Un estudio realizado por la Universidad de Newcastle (Reino Unido) reveló que el modo de caminar de las personas podría convertirse en una herramienta clave para identificar el alzheimer y otros tipos de demencia.
“La forma en que caminamos puede reflejar cambios en el pensamiento y la memoria que evidencian problemas en el cerebro, como la demencia”, explicó la doctora Ríona McArdle, líder de la investigación.
Este hallazgo representa un avance importante hacia el uso de la marcha como biomarcador clínico que permita distinguir subtipos de demencia y, así, diseñar tratamientos más adecuados para cada paciente.
El estudio y sus resultados
Los investigadores evaluaron a 110 personas: 29 adultos sin problemas cognitivos, 36 pacientes con alzheimer y 45 con demencia con Cuerpos de Lewy. Cada participante caminó sobre una pasarela equipada con miles de sensores que registraron la velocidad, la longitud de zancada y otros detalles del desplazamiento.
Los resultados mostraron que los pacientes con demencia con Cuerpos de Lewy presentaban un caminar más irregular y asimétrico.
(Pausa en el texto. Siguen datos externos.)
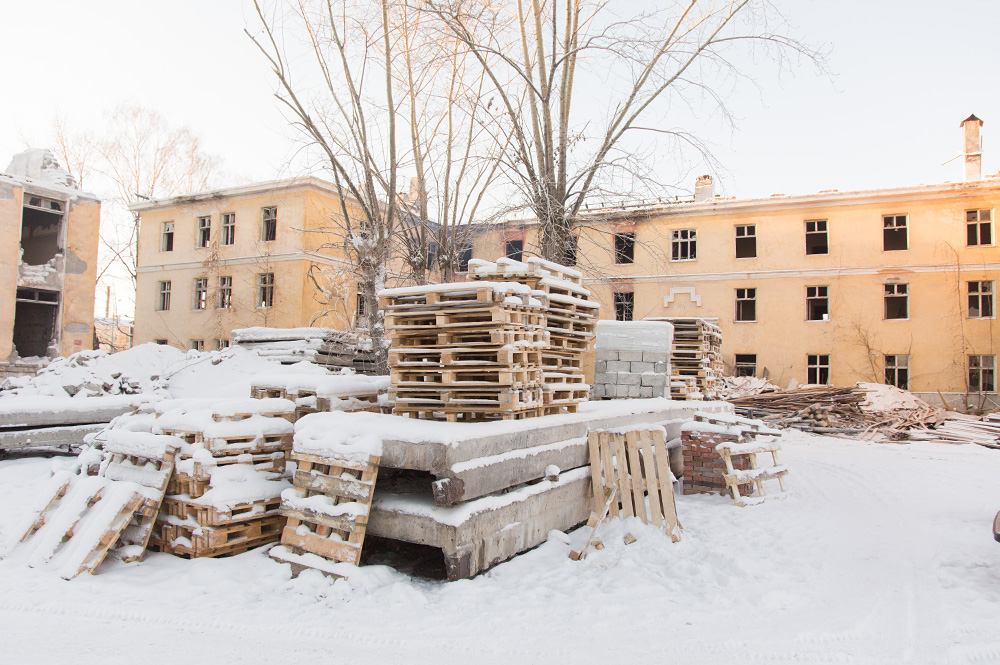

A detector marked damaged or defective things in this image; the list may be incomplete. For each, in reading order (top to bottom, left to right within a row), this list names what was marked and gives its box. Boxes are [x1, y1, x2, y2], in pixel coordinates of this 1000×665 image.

damaged roof edge [127, 175, 364, 211]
En concreto, sus pasos variaban más en el tiempo que tardaban en apoyarse y en la longitud de cada zancada, lo que aumenta el riesgo de caídas.
En cambio, la forma de caminar de los pacientes con alzheimer apenas mostraba diferencias con la de los adultos sanos.
El análisis de dos parámetros —la variabilidad de la longitud de los pasos y la asimetría en el tiempo de apoyo— permitió identificar con precisión el 60% de los subtipos de demencia evaluados, un logro que no se había conseguido hasta ahora.
Este enfoque podría abrir nuevas vías para el diagnóstico temprano y la personalización de los tratamientos en personas con deterioro cognitivo.